Probate Trust Litigation

As one former Palm Beach County judge quipped, probate and trust litigation is “family law without the sex.” I don’t practice family law but if the judge meant that the litigation is acrimonious, I totally agree. When family members are fighting over the assets of a deceased’s family member’s estate, the conflicts are often more than about the money. A brother or a sister who has been omitted from a parent’s will or trust, or who has received a lesser share of a parent’s estate, might feel slighted or “less loved” than his or her siblings who receive a greater share. Ignoring the real reasons why Mom or Dad omitted the child from the will or trust (e.g., the son or daughter never called, wrote or visited, or, they were estranged for more personal reasons) this disgruntled sibling oftentimes will hire a lawyer to contest the will or trust on grounds that another sibling exercised “undue influence” over committed “fraud” in getting Mom or Dad to execute a will or trust (and sometimes both documents) naming other siblings as sole heir or primary beneficiaries.

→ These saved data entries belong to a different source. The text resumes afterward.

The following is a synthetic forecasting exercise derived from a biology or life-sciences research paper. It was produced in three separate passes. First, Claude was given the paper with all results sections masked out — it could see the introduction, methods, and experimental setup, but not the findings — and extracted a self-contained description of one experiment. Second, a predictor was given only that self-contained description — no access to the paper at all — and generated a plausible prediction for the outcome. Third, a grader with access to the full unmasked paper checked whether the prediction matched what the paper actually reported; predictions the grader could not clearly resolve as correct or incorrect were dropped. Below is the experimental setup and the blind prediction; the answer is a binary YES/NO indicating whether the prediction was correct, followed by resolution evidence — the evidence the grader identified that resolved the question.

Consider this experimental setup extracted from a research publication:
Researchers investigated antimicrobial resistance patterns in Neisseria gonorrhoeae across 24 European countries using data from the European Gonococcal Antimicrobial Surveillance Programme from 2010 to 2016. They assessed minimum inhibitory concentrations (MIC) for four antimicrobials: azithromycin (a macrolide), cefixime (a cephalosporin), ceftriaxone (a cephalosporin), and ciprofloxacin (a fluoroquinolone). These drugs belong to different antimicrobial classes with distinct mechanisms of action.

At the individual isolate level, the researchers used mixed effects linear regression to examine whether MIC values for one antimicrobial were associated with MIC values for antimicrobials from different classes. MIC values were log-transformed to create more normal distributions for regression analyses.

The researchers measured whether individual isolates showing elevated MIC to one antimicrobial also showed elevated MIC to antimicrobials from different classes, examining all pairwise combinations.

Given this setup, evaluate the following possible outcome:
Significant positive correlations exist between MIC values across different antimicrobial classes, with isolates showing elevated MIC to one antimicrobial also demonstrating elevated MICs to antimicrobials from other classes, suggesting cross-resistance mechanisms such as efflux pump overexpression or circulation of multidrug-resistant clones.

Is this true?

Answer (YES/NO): YES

When the terrorists struck on 9/11 I was taking the deposition of my client’s sister in a case where she and her sister were fighting over their mother’s estate. My client had been named in their mother’s will as the sole beneficiary and personal representative (i.e., executor) of their mother’s estate and the sister was challenging the will on grounds of “fraud” and “undue influence.” The sister tried to downplay the facts that she had borrowed a large sum of money from her mother years earlier and had not paid it back and had not visited her mother in Florida during a health crisis in the months before her mother’s death. Because the sister had no grounds for the lawsuit we were able to effect a “nuisance value” settlement of her case shortly after the deposition.
Notwithstanding the above case, there are unfortunately many cases when a sibling or other third person (e.g., caretaker, health aide) commits fraud or undue influence over one’s parent resulting in the parent signing a will or trust or durable power of attorney that they would not have signed but for the fraud or undue influence. Fraud comes in many forms but one of the most common is when the rogue sibling or caretaker obtains check-writing privileges via a durable power of attorney for the parent and sets about writing checks to themselves. A presumption of “undue influence” arises when the sibling or other third person is a substantial beneficiary under a will or trust; occupies a confidential relationship with the parent who signs the will or trust, and, is active in procuring the contested will or trust such as by bringing the parent to a lawyer’s office.